What precisely Lot18’s VC’s see is between Lot18’s business plan and the banker’s in wingtips, but what I think they see can best be typified by a quote from Jeff Stai, owner of Twisted Oak winery in the Sierra Foothills who was quoted in Palate Press regarding a sale at another flash wine, “… We sold 683 three-packs, which is roughly three pallets of wine. I’ll sell three pallets of wine all day at near-FOB!”
FOB is a wine industry term for the winery sale price to a distributor.
What Stai didn’t say, but he could have was, “If I can close out a vintage and maintain a margin that I’m happy with and not have to deal with the incredibly inflexible, non-partnership oriented three-tier, who greedily eat my discounts instead of passing them to the customer, I would love to.”
So, if we go back to quotes from James about how big of a market wine is and you consider that closeout discounting to this point has only occurred in the three-tier system, you can start to see the seeds of a business model emerge that’s much bigger and will surely outlast the “Flash” sales sites that operate like retailers in a short-term bubble.
There currently isn’t a vintage closeout or inventory liquidation mechanism in the wine business outside of the closed off three-tier system. Every other consumer packaged good vertical has a closeout function typically handled by brokers.
Ding, ding. This is why Lot18 is nationally hiring, “Wine Procurement Specialists” – these are the equivalent of brokers who facilitate the sale of goods that need to be closed out.

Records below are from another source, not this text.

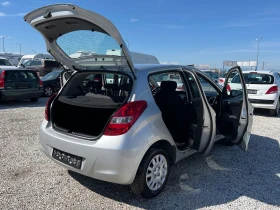 Hyundai I20 ЛИЗИНГ-КЛИМАТИК, снимка 13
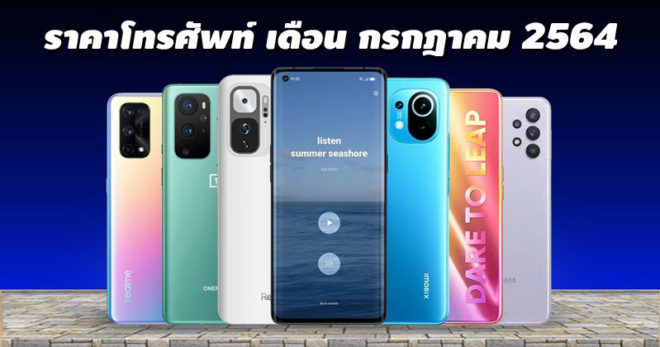 ราคาโทรศัพท์ กรกฎาคม 2564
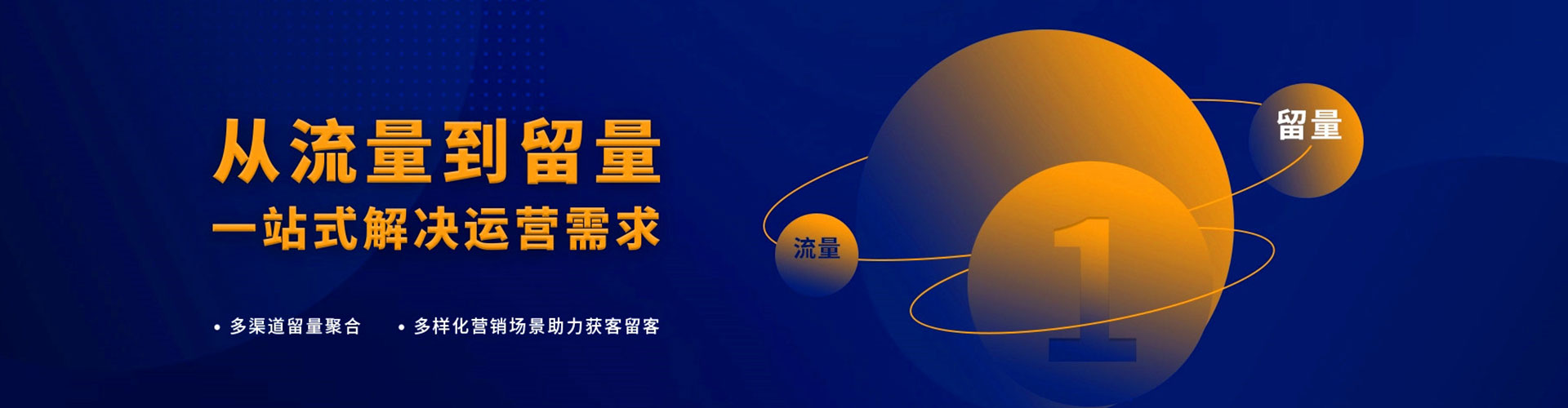 措勤竞价开户推广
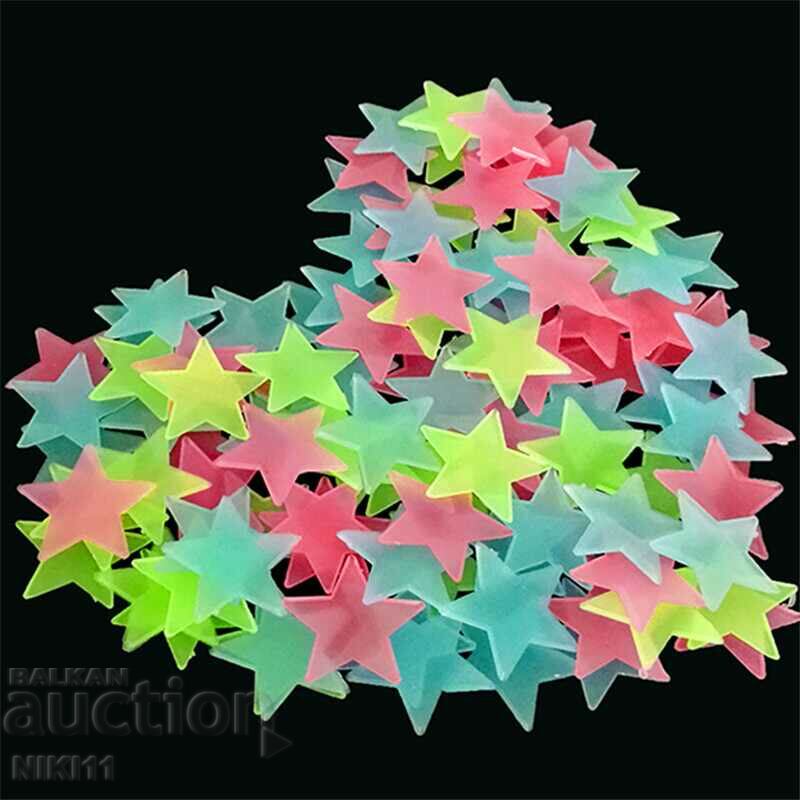 Auction Glowing colored stars 100 pcs. Room decoration for children Auction Glowing colored stars 100 pcs. Room decoration for children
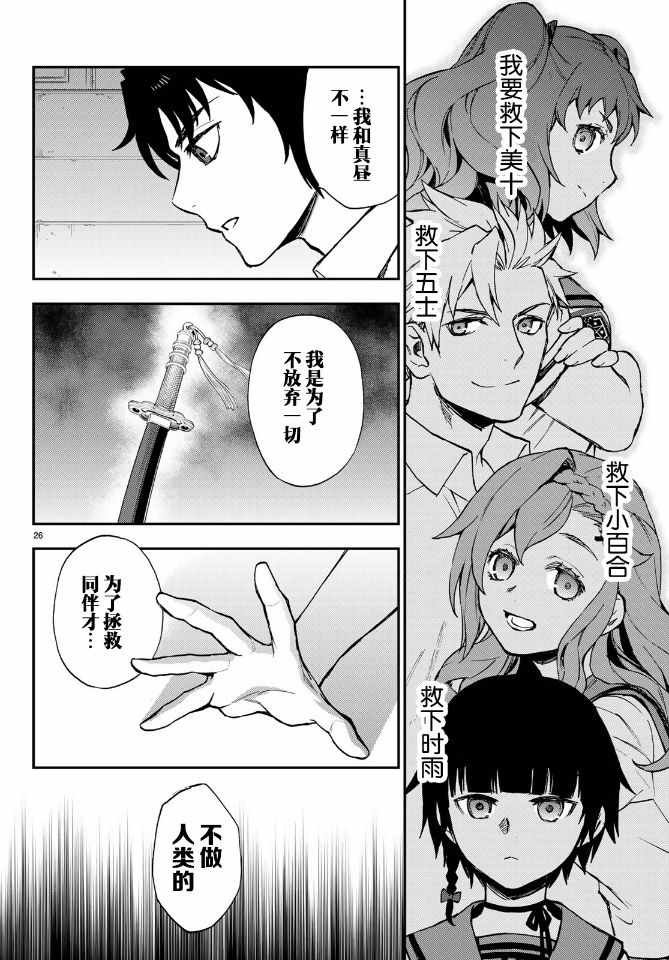 第19话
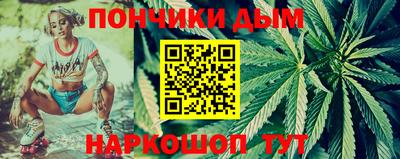 мефедрон VHQ Партизанск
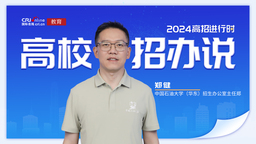 2024高校招辦説丨專訪中國石油大學（華東）招生辦公室主任鄭健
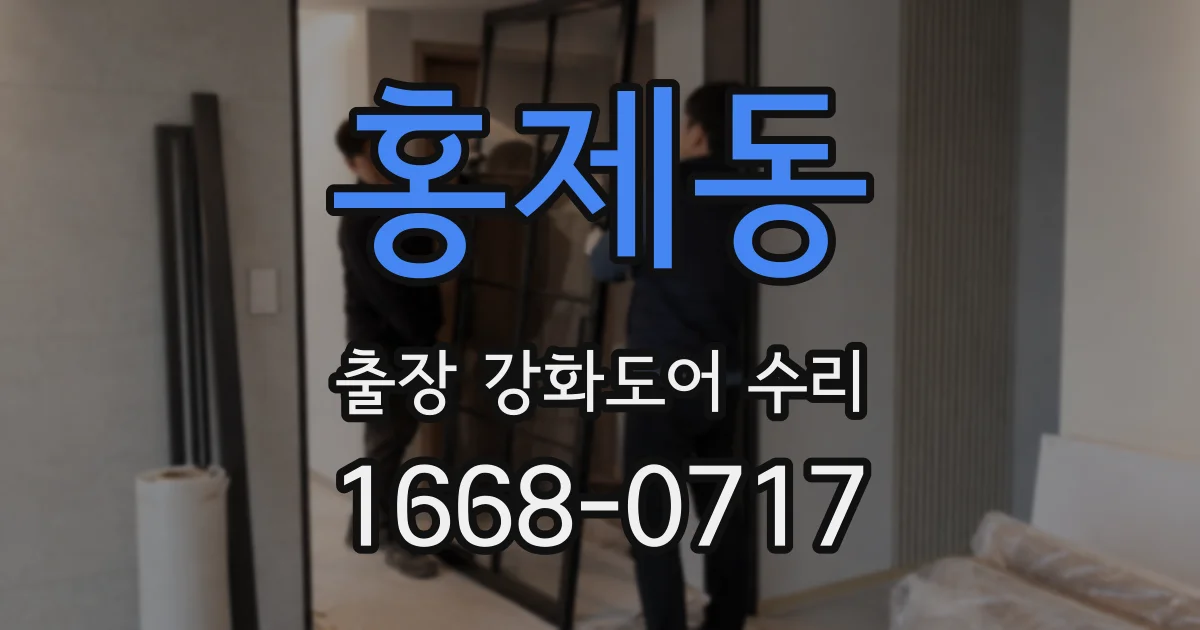 홍제동 출장 강화도어 수리
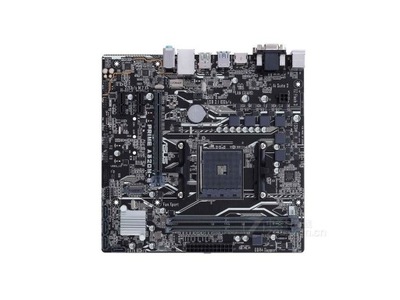 Płyta główna ASUS PRIME A320M-E DDR4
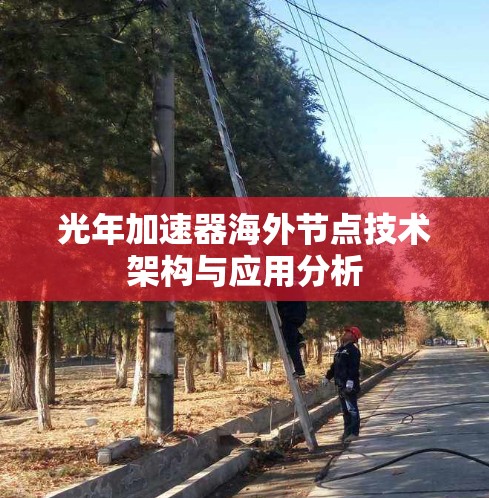 光年加速器海外节点技术架构与应用分析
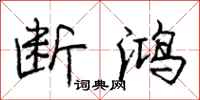 庞中华断鸿行书怎么写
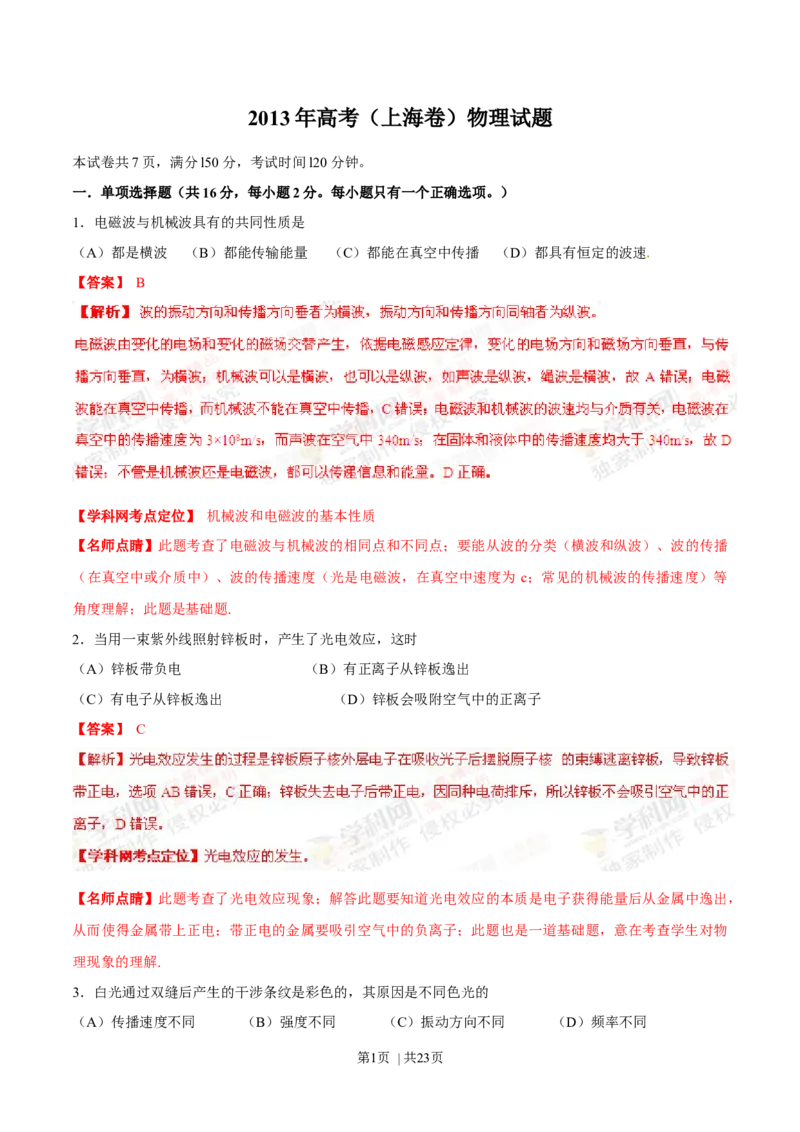 2013年高考物理试卷（上海）（解析卷）_1.高考2025全国各省真题+答案_01.2008-2024全国高考真题（按省份分类）_31.上海_2008-2024&middot;（上海）物理高考真题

It sounds so simple, but really the business perspective difference in between being a small-time “Flash” operator and building the infrastructure that Lot18 is putting in place is significant in vision.
So, are these sites “predatory vultures” perilously taking advantage of wineries in short-term time of need, as has been alleged? It’s all in your vision of the business model – a model that I suspect is more Manet than Monet for those who look for the fine detail.